Vikings settled in America exactly 1000 years ago

A reconstructed Viking age building next to the L’Anse aux Meadows site in Canada. Exactly a thousand years ago, in 1021, Vikings could have lived in North America.

Photo: Glenn Nagel Photography/Springer Nature/DPA

It is known that the Vikings were in America long before Columbus. Now researchers have determined the exact year in which the northerners settled in Newfoundland. A solar storm over a thousand years ago helped them do just that.

Exactly a thousand years ago, in 1021, it was already possible Vikings Lived in North America. At least that’s what a team of researchers has suggested analyzing the woody remains Presented in “Nature” magazine. Thus these discoveries are the oldest accurately dated evidence that people came to America from Europe. A violent solar storm helped the team determine the age of the logs.

who – which Columbus He was not the first European to reach the American continent and has been known for some time. Last but not least, the Sagas, the old Norse stories from the Middle Ages, describe in relative detail how the Vikings sailed across the Atlantic with their famous tall ships hundreds of years ago.

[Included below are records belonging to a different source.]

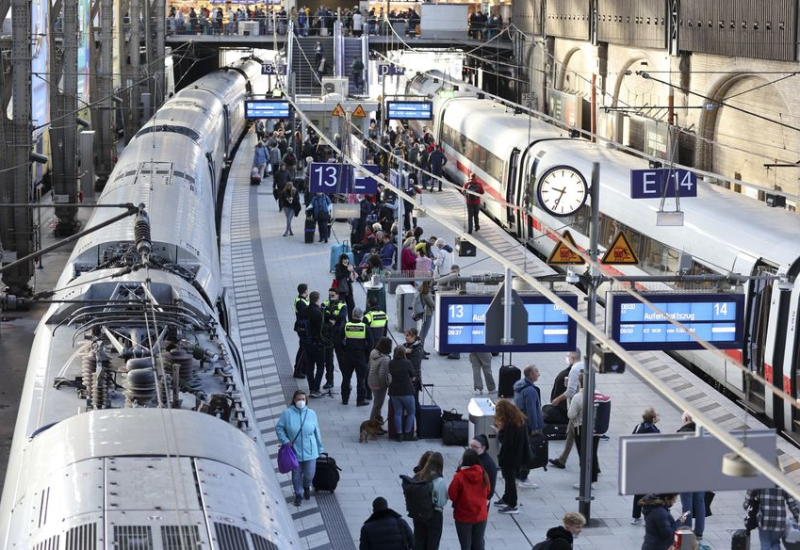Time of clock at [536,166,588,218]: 9:34
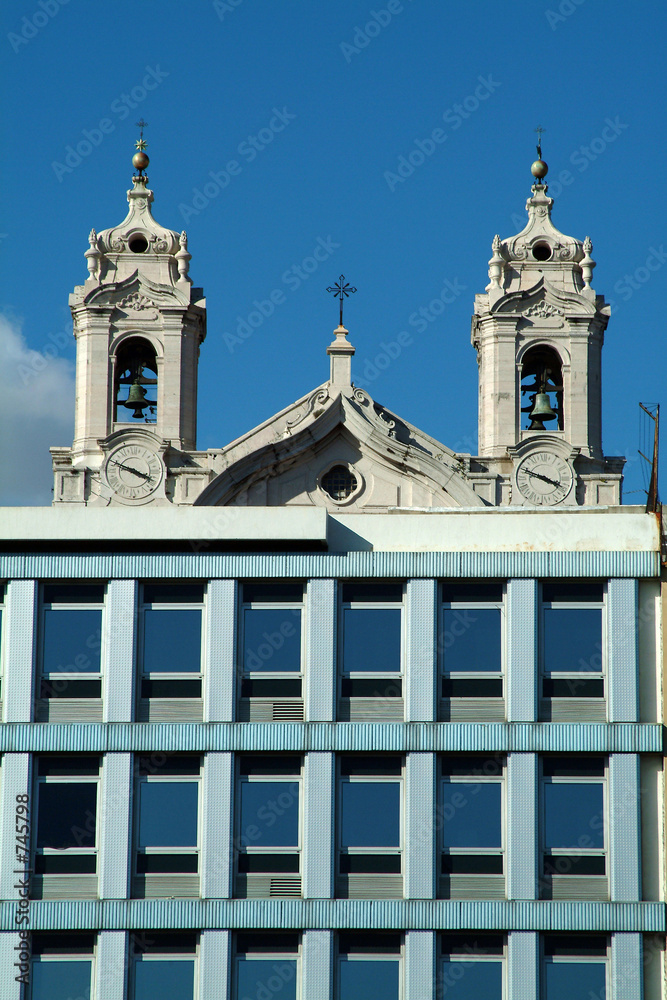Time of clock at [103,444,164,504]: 3:48
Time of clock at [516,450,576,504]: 3:48
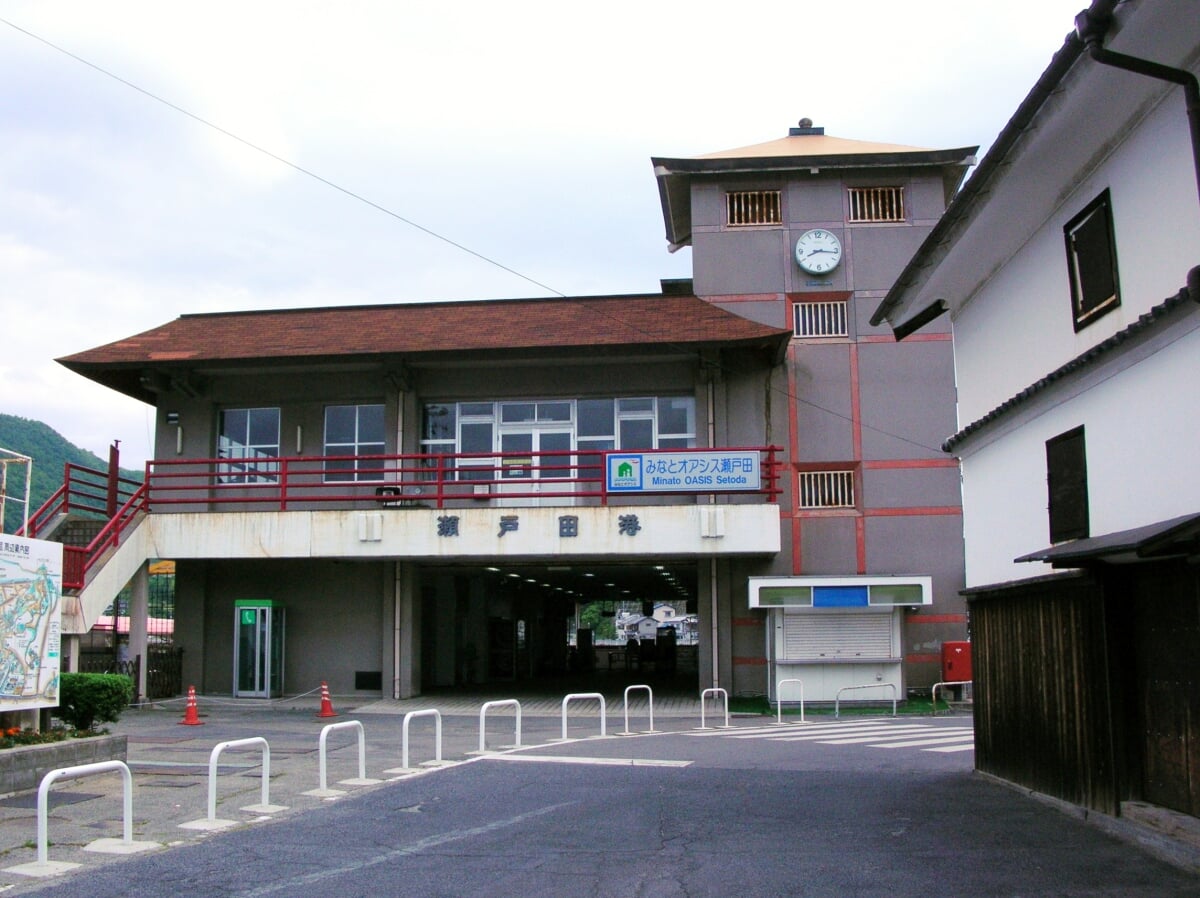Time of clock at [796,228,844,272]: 8:16
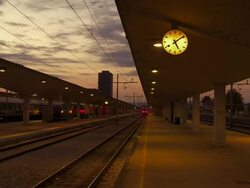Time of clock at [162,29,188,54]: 5:08
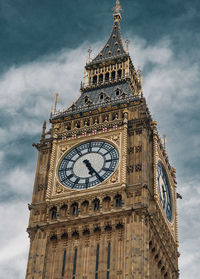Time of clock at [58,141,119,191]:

ATTENTION: The blackout period is October 20, 5:00 PM.  CAUTION: This entry must not be published before the ban period, October 20th, at 5 PM!  Breaking the barrier may limit the reporting of studies.  - HANDOUT - 16.01.2019, ---: Micrograph of a Nordic timber log at L'Anse aux Meadows.  Exactly a thousand years ago, in 1021, Vikings could have lived in North America.  (to dpa
Micrograph of a Nordic timber log at L’Anse aux Meadows.

Photo: Petra Doeve/Springer Nature/dpa

micro dating

But these stories, initially transmitted orally, have long been dismissed as legends and fairy tales – also because they contain many paradoxical and fantastic elements. It wasn’t until the discovery of the archaeological site of L’Anse aux Meadows in 1961 on the northern tip of the Canadian island of Newfoundland that the epics became historical sources. The exact age of the settlement has not yet been established, nor the exact time of the arrival of the Vikings on the continent.



Three discreet pieces of wood just found at L’Anse aux Meadows now seem to allow a more accurate dating. The remains, which come from different trees, were closely examined by a team led by geoscientists Michael D and Margot Koetms of the University of Groningen. Scientists are sure that wooden artifacts could be assigned to sailors in Northern Europe – not only because of their location, but also because they clearly showed signs of processing from blades made of metal, a material that the locals did not make at the time.

clear signal

In clarifying the question of when the artifact wood was obtained, scientists have now helped establish radiocarbon dates as well as a cosmic event: In AD 992, a massive solar storm occurred, resulting in a clear radiocarbon signal in the tree. episodes in the following years.

“The apparent increase in radiocarbon production between AD 992 and 993 was observed in tree ring archives around the world,” Research Director Dee explains in a press release. This signal was displayed in each of the three woody objects examined in 29 growth rings in front of the phloem edge. “The fact that we found the solar storm signal 29 growth rings in front of the phloem allows us to conclude that the cutting activity occurred in AD 1021,” summarizes lead author Kuitems.

Their analysis thus sets a new benchmark for the arrival of Europeans on the American continent, according to the authors. In addition, it emphasizes the potential value of cosmic radiation events – such as the powerful solar storm here – as reference points for the future dating of artifacts and environmental events.

The effects of the Vikings are not clear

It remains unclear how many expeditions the Vikings made to America and how long they stayed there. Neither of them is yet known about the effects of their stay.

Icelandic epics suggested that the Vikings entered into a cultural exchange with the indigenous peoples of North America, as the researchers wrote: “If these encounters did indeed occur, they could have had unintended consequences, such as transmission of pathogens, the introduction of aliens to animal and plant species, or even the exchange of human genetic information “.

However, recent data from North Greenlanders have shown no evidence of the latter. The authors conclude: “How the year 1021 CE relates to the transatlantic activities of the Vikings as a whole is the subject of future research. However, our results provide a temporal anchor for further investigation of the consequences of their expansion into the Far West.”